In eukaryotic cells, the central growth regulator target of rapamycin (TOR) regulates the activity of RNA polymerase (Pol) III, which synthesizes transfer RNAs (tRNAs). RNA Pol III transcription activity varies with growth conditions. Dividing cells contain more tRNAs than resting cells, but the presence of too many tRNAs often has adverse effects in cells (Berns, 2008). For example, excess tRNAs in mammalian cells can increase the risk of carcinogenesis (Berns, 2008; Seton-Rogers, 2022). In cells, Maf1 is a conserved negative regulator of RNA Pol III transcription. Stressors such as rapamycin, nutrient starvation and DNA damage require Maf1 to repress Pol III transcription (Boguta and Graczyk, 2011).
In yeast, Maf1 is a phosphoprotein, and under favorable conditions, ScMaf1 is phosphorylated and mostly cytoplasmic (Karkusiewicz et al., 2011). However, under conditions of nutrient deprivation, ScMaf1 is dephosphorylated and moves the nucleus, where it binds Pol III and represses tRNA transcription. To activate tRNA transcription again, casein kinase II phosphorylates Maf1 to promote the dissociation of Maf1 from Pol III (Graczyk et al., 2011). Moreover, Maf1 phosphorylation by PKA regulates the suppression of Maf1 nuclear import. In addition, Sch9-mediated Maf1 phosphorylation is involved in the suppression of Pol III transcription (Moir et al., 2006).
The rice blast fungus Magnaporthe oryzae causes rice blast, a devastating global disease, and is also a widely adopted model organism for studying plant–pathogen interactions (Zhang et al., 2016).
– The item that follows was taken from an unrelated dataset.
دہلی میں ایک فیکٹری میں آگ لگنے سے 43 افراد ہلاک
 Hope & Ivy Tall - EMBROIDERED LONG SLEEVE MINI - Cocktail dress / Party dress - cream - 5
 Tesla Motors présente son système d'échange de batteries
Studies have revealed that TOR signaling is important for regulating the virulence of M. oryzae and can engage in crosstalk with the cyclic adenosine monophosphate (cAMP), cell wall integrity (CWI) and autophagy pathways. We revealed that crosstalk between TOR and CWI signaling mediated by the protein phosphatase MoPpe1, a negative regulator of the TOR pathway, plays vital roles in vegetative growth, conidia formation and virulence (Qian et al., 2018). Although studies of TOR-dependent pathogenicity regulation have gradually been carried out, the underlying mechanisms by which TOR regulates tRNA synthesis during M. oryzae infection remain unclear.
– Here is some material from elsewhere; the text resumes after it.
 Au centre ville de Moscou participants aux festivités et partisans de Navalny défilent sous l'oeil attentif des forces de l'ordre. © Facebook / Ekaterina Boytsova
Here, we identified a homolog of ScMaf1 in M. oryzae, which was named MoMaf1. We showed that MoMaf1 participates in tRNA transcription repression, vegetative growth, conidiogenesis and virulence in M. oryzae. Furthermore, the localization of MoMaf1 differs under different conditions, as MoMaf1 accumulates in nuclei under nutrient limitation and in the early infection phase but accumulates in the cytoplasm in the vegetative growth phase.